Three of the current Nicholasville city commissioners held onto their seats Tuesday, while the other lost to someone who once held a spot on the board.
Betty Black earned the fourth and final spot on the board by garnering 4,454 votes, besting incumbent Johnny Collier’s 4,277.
Pete Sutherland was the top vote-getter, finishing with 5,058. Andy Williams (4,698) and Doug Blackford (4,493) will round out the commission beginning in January.
Sutherland said getting his message out to the residents of Nicholasville was the difference.
“Just being able to talk to a lot of people and knock on a lot of doors was the difference,” he said. “I think I brought them the message of the things we have done — our accomplishments, and that includes the finishing of phase one of the downtown project (and) working with the Kentucky River Authority to secure our water supply.”
Williams said his success was based on one thing.
“Loyalty to the community — that’s exactly what did it for me,” he said.
Blackford said the voters’ wishes were conveyed Tuesday.
“People are happy with the way the city is going and very pleased and just wanted us to continue,” Blackford said. “Obviously, they want us to look for opportunities to (reduce) taxes, and I think that’s our challenge going forward to keep tax rates down.”
Collier said he enjoyed his time on the city commission but said that there has been a different feel in the air recently.
“I really wasn’t surprised because I think the last two or three weeks, I felt like there was something really different than what it has been before,” he said. “A lot of people don’t realize it’s a nonpartisan race; they think it’s a (partisan) race, and it’s not.”
Collier also said he is proud of the work and the hours he put in for the city of Nicholasville.
“I spend 100-plus hours a month doing city business,” he said. “I spend the time I’m supposed to — I spent a lot of time trying to work for the city of Nicholasville, and obviously that doesn’t matter to the people of Nicholasville.”
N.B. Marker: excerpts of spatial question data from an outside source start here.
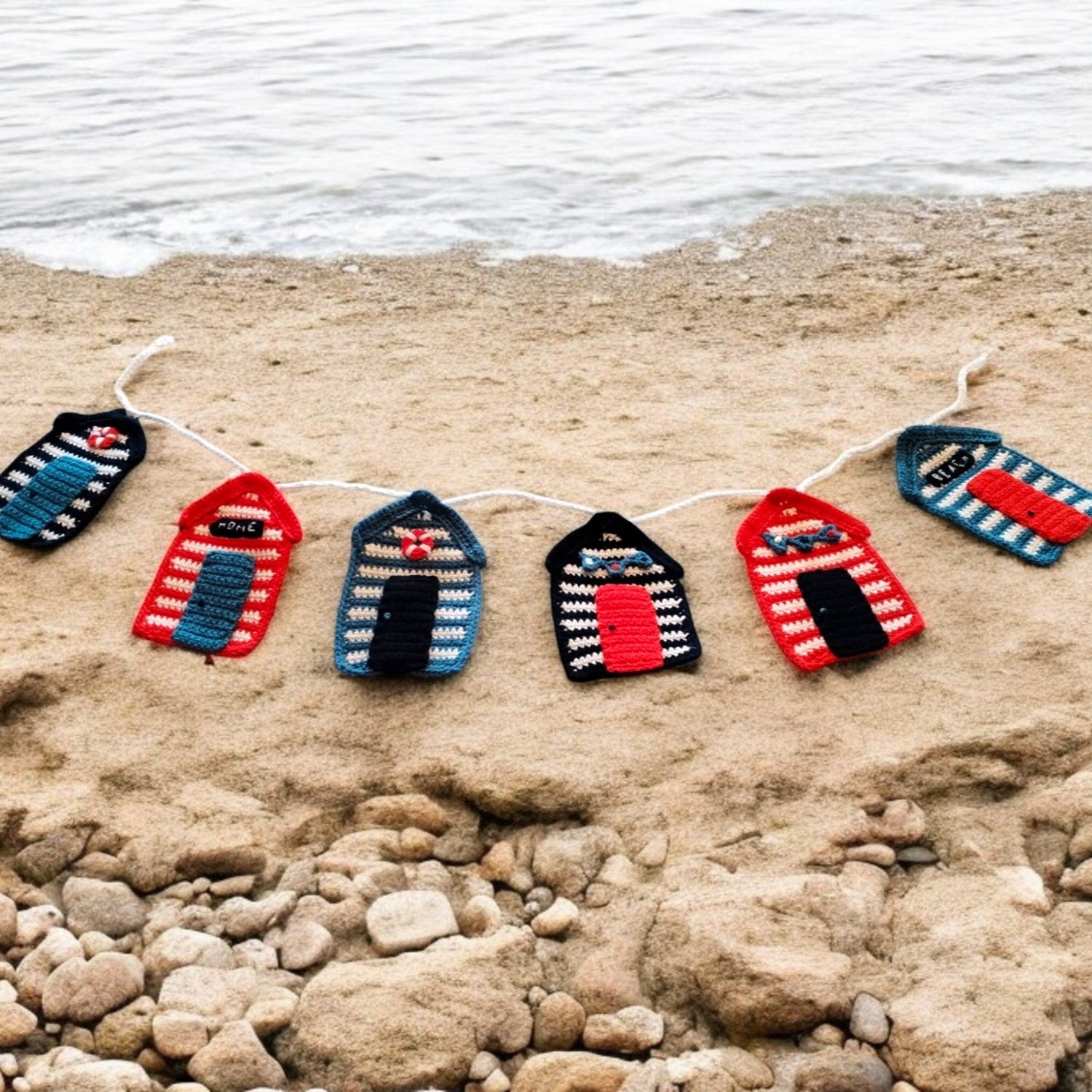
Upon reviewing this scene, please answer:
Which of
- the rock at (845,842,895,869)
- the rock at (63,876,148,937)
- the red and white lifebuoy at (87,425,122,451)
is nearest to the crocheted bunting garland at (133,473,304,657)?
the red and white lifebuoy at (87,425,122,451)

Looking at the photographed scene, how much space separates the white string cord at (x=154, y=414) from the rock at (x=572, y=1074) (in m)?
2.00

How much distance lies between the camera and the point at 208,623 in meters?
3.13

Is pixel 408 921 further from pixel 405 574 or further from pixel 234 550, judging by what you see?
pixel 234 550

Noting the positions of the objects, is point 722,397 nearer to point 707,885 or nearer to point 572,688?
point 572,688

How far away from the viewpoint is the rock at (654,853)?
2547mm

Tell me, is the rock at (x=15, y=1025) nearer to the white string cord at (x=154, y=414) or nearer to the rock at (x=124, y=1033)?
the rock at (x=124, y=1033)

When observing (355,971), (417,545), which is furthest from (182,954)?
(417,545)

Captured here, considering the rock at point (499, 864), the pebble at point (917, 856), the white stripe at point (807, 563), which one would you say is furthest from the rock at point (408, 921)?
the white stripe at point (807, 563)

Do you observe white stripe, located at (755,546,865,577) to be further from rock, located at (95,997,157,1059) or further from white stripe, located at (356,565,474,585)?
rock, located at (95,997,157,1059)

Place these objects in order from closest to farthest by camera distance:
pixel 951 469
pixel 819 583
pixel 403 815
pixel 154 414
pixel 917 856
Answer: pixel 917 856 → pixel 403 815 → pixel 819 583 → pixel 951 469 → pixel 154 414

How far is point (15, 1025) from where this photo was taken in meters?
2.17

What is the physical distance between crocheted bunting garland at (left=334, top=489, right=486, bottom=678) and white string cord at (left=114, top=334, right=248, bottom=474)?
52cm

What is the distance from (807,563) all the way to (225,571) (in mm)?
1556

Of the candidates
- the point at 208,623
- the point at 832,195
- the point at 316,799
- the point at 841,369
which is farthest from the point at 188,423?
the point at 832,195
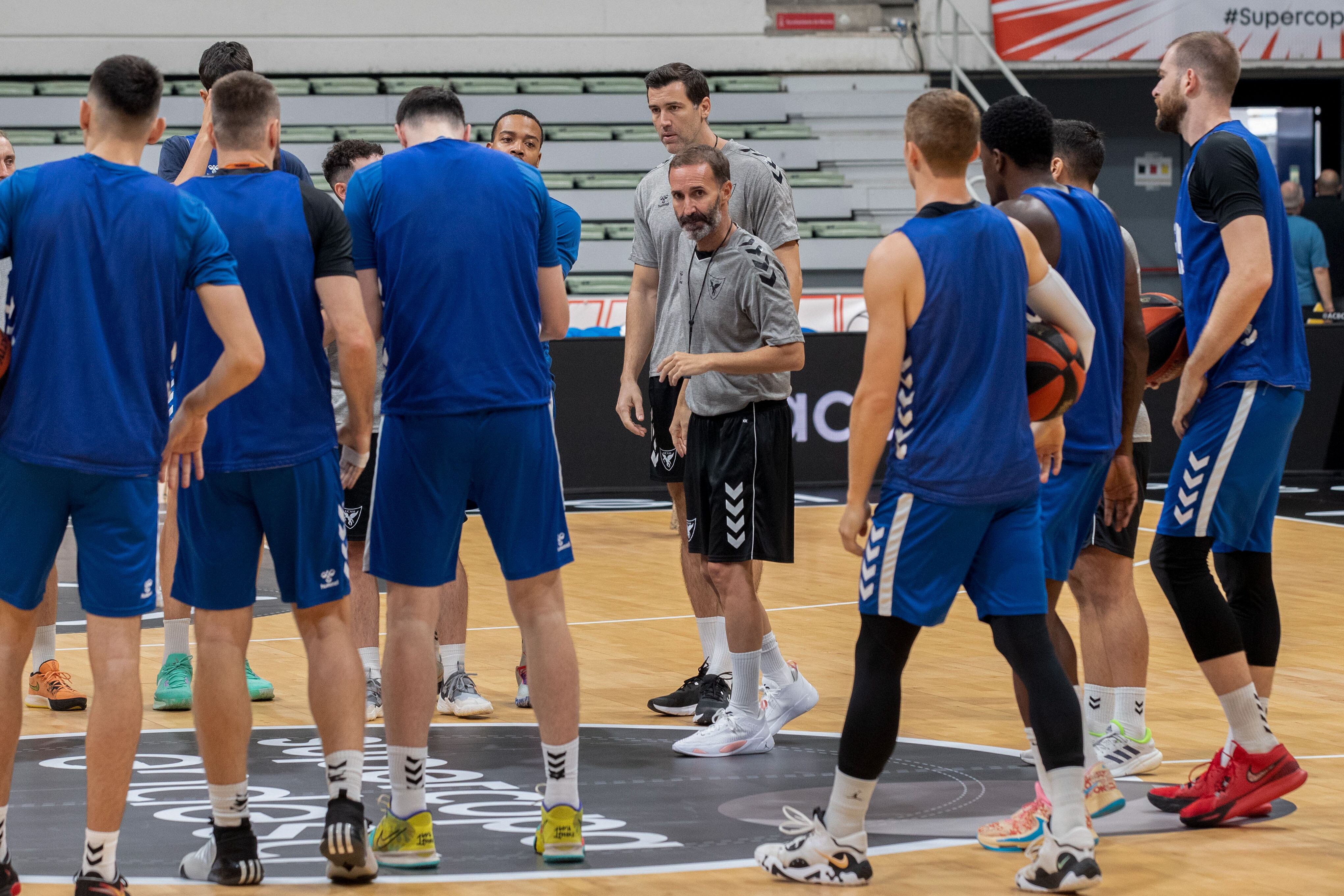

Collier said he probably won’t seek another city office going forward.
Challenger Wesley Pike also fell short in his second attempt to gain a city seat, finishing with 3,335 votes. Fellow challenger Jesse Kennison finished with 2,075 votes.
Pike said he gained encouragement from Tuesday’s result.
“I’m pleased. I think I had around 2,160 votes two years ago, and to end up 3,335, that’s almost 50 percent gained,” he said. “Being 32 years old, I’m tickled to death. I feel like I worked hard enough to get in, and I feel like I deserved it, but at the same time, I’m pleased. I picked up roughly 1,200 people in this town who believe in me.”
Pike said his sights are now set on the 2014 race.
Despite falling short, Kennison was upbeat afterward.
“I think we had a good race, and it was good to get to know the other candidates and know some of the things they have accomplished,” he said. “I look forward to running again in two years and hope we can make a better showing.”